E para os seniores? Existem propostas?
Para os seniores temos previsto uma criação de lares de terceira idade da rede pública, porque Braga carece de oferta de espaços para a terceira idade e achamos que há uma necessidade de oferta pública, que basear tudo nas IPSS parece-nos que é redutor à necessidade de criar um conceito que nós achamos inovador, que é o conceito de bairro residencial de terceira idade. É um bairro em que os idosos têm o seu apartamento, mas depois estão em serviços de apoio associados, de enfermagem, de apoio ao domicílio, isso é uma ideia que estamos a amadurecer, mas que achamos que Braga fica a ganhar e a terceira idade precisa desta resposta.
Que mensagem quer deixar aos eleitores do concelho de Braga?
Quando se fala em mobilidade, há as acessibilidades também. Braga tem carência de espaços, de rampas que permitam às pessoas com mobilidade reduzida acederem a certas zonas da cidade. Por exemplo, quem desce a Rua do Cemitério e vira para a Rua dos Congregados, convido a irem, se forem com uma pessoa com uma cadeira de rodas, não conseguem descer aquela rua porque tem escadas, porque tem ao lado a estrada e não há passeio com rampa. Tudo isto são preocupações que temos de fazer: um plano de acessibilidades. Estudar e ir bairro a bairro, freguesia a freguesia, e ver as barreiras arquitetónicas que existem e que obrigam a uma ação da Câmara que nunca tem tido e que nósm nas nossas visitas, todos os dias temos feito visitas a freguesias, notamos isso e as pessoas queixam-se dessa falta de acessibilidades para as pessoas da terceira idade, com mobilidade reduzida ou até uma mãe com um carrinho de bebé vê-se atrapalhada a mover-se pela cidade.

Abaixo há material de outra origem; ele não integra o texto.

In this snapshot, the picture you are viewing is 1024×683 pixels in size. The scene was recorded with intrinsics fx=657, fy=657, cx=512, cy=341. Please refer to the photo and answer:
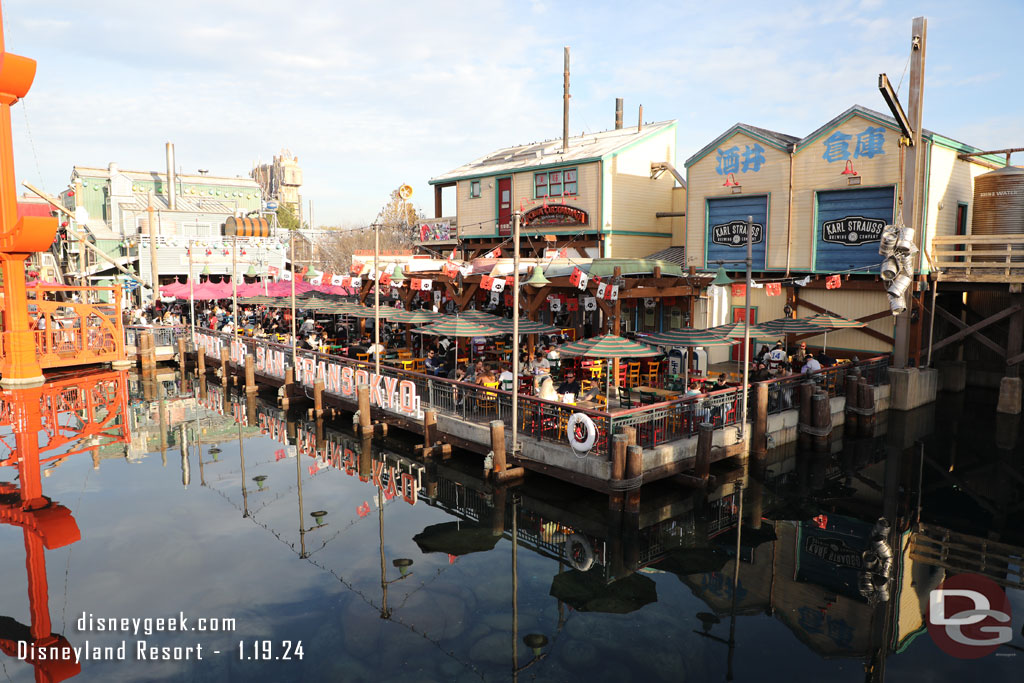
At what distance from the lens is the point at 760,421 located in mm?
17328

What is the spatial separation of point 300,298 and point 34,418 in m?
12.2

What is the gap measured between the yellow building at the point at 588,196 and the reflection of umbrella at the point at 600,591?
71.1 ft

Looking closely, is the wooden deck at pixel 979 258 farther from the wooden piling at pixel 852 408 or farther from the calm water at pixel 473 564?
the wooden piling at pixel 852 408

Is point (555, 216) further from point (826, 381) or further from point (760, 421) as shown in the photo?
point (760, 421)

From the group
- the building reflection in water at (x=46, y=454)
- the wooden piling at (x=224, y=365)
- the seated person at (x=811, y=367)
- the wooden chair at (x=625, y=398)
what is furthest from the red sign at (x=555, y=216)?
the building reflection in water at (x=46, y=454)

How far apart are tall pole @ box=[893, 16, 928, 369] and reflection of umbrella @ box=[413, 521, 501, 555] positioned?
16854 millimetres

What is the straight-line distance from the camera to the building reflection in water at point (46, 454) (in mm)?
9680

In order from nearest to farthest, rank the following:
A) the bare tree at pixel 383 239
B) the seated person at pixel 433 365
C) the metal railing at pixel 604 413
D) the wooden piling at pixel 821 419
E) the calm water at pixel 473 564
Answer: the calm water at pixel 473 564 < the metal railing at pixel 604 413 < the wooden piling at pixel 821 419 < the seated person at pixel 433 365 < the bare tree at pixel 383 239

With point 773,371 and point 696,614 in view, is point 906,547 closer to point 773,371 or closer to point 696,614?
point 696,614

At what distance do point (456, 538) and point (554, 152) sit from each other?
2652cm

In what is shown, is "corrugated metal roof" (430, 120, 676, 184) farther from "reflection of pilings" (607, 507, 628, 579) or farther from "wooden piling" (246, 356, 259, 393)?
"reflection of pilings" (607, 507, 628, 579)

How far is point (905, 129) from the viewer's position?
21.4 m

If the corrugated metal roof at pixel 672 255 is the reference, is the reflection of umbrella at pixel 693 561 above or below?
below

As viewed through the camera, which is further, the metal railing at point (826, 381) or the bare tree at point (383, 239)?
the bare tree at point (383, 239)
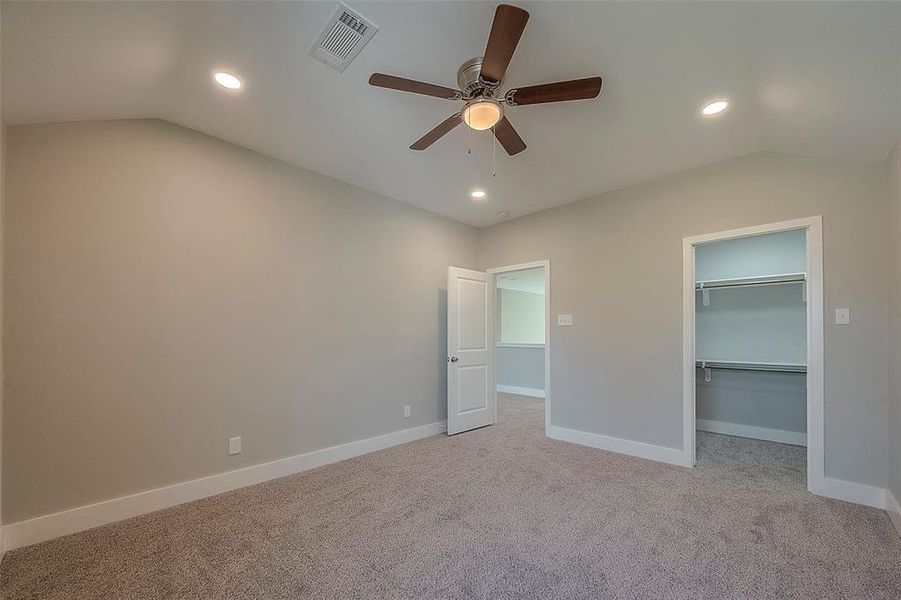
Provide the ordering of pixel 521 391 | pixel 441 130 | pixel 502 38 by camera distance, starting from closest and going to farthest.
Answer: pixel 502 38, pixel 441 130, pixel 521 391

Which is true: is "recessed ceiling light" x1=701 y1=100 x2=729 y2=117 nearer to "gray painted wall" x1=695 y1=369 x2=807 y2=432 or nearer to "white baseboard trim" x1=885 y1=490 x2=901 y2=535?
"white baseboard trim" x1=885 y1=490 x2=901 y2=535

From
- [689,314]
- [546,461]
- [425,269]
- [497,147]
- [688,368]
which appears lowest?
[546,461]

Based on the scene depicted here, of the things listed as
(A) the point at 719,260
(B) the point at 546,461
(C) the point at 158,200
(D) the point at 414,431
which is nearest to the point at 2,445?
(C) the point at 158,200

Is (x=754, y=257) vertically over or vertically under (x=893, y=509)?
over

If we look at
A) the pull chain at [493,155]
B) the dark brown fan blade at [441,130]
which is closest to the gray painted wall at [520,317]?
the pull chain at [493,155]

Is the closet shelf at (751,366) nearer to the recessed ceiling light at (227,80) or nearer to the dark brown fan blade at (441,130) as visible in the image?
the dark brown fan blade at (441,130)

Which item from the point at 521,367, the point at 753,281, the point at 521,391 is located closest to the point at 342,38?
the point at 753,281

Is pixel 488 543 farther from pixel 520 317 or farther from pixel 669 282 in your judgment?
pixel 520 317

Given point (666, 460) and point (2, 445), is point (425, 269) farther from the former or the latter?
point (2, 445)

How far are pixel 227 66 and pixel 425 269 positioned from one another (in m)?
2.77

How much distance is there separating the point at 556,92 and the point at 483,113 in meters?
0.38

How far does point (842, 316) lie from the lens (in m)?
2.75

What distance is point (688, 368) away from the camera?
3.42m

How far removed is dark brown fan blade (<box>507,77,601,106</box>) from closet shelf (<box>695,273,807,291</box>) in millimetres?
3642
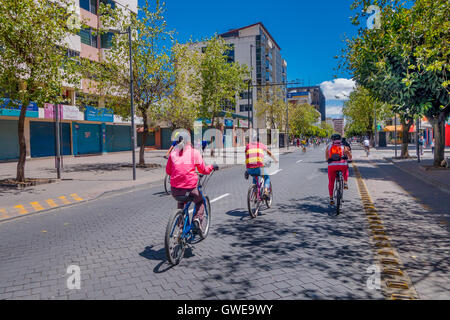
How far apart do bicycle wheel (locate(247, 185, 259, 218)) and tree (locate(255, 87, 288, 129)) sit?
4472 centimetres

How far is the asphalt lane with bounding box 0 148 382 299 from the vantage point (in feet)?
12.0

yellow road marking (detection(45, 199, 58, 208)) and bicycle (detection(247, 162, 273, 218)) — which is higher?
bicycle (detection(247, 162, 273, 218))

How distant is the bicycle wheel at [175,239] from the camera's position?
13.8 feet

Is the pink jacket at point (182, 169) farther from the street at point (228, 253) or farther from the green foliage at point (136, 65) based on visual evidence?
the green foliage at point (136, 65)

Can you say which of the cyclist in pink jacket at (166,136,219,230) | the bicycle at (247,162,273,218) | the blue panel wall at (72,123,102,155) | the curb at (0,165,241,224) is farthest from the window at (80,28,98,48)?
the cyclist in pink jacket at (166,136,219,230)

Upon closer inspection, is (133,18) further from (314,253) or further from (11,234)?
(314,253)

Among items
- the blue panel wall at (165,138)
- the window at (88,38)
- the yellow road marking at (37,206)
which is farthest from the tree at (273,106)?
the yellow road marking at (37,206)

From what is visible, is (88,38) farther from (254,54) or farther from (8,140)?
(254,54)

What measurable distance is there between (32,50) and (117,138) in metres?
25.1

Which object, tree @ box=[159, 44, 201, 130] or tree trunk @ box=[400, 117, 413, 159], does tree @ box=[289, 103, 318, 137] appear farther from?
tree @ box=[159, 44, 201, 130]

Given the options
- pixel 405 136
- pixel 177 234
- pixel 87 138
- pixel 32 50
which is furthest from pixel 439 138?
pixel 87 138

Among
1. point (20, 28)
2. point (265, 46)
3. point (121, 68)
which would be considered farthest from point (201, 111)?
point (265, 46)
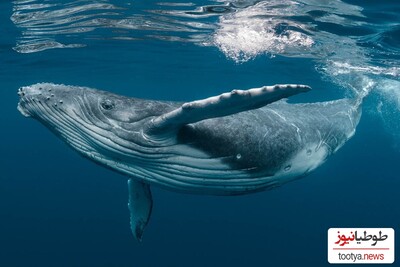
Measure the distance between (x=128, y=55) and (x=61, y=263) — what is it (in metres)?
15.6

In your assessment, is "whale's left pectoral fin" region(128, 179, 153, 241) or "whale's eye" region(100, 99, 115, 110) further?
"whale's left pectoral fin" region(128, 179, 153, 241)

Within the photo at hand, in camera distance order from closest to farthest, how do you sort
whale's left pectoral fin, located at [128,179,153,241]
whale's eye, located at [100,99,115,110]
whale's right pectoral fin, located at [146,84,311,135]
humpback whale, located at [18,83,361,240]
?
whale's right pectoral fin, located at [146,84,311,135] → humpback whale, located at [18,83,361,240] → whale's eye, located at [100,99,115,110] → whale's left pectoral fin, located at [128,179,153,241]

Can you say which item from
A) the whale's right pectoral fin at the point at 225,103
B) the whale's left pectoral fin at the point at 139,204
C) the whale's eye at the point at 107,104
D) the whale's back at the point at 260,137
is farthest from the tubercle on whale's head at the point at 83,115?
the whale's left pectoral fin at the point at 139,204

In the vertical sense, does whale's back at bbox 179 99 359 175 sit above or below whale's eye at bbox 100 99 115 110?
below

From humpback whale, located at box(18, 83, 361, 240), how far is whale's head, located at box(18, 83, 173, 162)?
12mm

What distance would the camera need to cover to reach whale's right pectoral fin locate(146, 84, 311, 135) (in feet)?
12.3

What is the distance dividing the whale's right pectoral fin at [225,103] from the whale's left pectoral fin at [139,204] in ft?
7.41

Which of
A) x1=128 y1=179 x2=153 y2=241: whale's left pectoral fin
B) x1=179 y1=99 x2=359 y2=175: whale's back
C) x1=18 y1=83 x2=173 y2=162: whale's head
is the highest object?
x1=18 y1=83 x2=173 y2=162: whale's head

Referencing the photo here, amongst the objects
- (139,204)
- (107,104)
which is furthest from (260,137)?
(139,204)

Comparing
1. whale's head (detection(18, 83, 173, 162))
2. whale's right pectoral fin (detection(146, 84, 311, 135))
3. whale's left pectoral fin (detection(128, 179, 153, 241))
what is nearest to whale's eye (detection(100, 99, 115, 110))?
whale's head (detection(18, 83, 173, 162))

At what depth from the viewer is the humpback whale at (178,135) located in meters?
4.30

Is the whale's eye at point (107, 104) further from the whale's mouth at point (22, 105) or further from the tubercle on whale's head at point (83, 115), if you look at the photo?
the whale's mouth at point (22, 105)

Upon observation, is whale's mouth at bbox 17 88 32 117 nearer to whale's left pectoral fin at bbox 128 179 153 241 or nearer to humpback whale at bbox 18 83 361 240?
humpback whale at bbox 18 83 361 240

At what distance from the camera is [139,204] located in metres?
6.59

Depois, em relação à cidade em si, nós queremos que seja uma cidade mais verde, mais ambientalmente amiga e até proponho, já o disse em outros fóruns, a baixar a temperatura máxima da cidade em 5 graus no verão, que é uma cidade que agudiza pelo calor. Toda a gente se queixa que Braga bate recordes de calor no verão. Acompanha Beja e Santarém. Nós temos um plano, eu não costumo inventar a roda, mas gosto de estudar os bons exemplos de outras cidades europeias.
Em Atenas, o presidente da Câmara de Atenas conseguiu fazer isso, baixar 5 graus na temperatura. Como? Com a criação de pérolas no centro da cidade, onde a gente tem aquele autêntico terreiro em granito que é a Arcada, criar zonas com lonas removíveis, que são aquelas lonas que se colocam, Madrid e Sevilha têm. No verão estão abertas e no inverno elas recolhem, e também as coberturas dos telhados com uma cobertura verde e as fachadas, dentro do possível também com coberturas verdes, de forma a baixarmos a temperatura. Isto tudo associado a um grande plano de arborização, porque Braga também carece de árvores e tem vindo a perder muitas nestes últimos abates.
Achamos que Braga precisa de uma resposta forte, porque são as alterações climáticas que tornam a cidade insustentável no verão, em termos de ambiente, e achamos que há possibilidades de melhorar muito nesta matéria.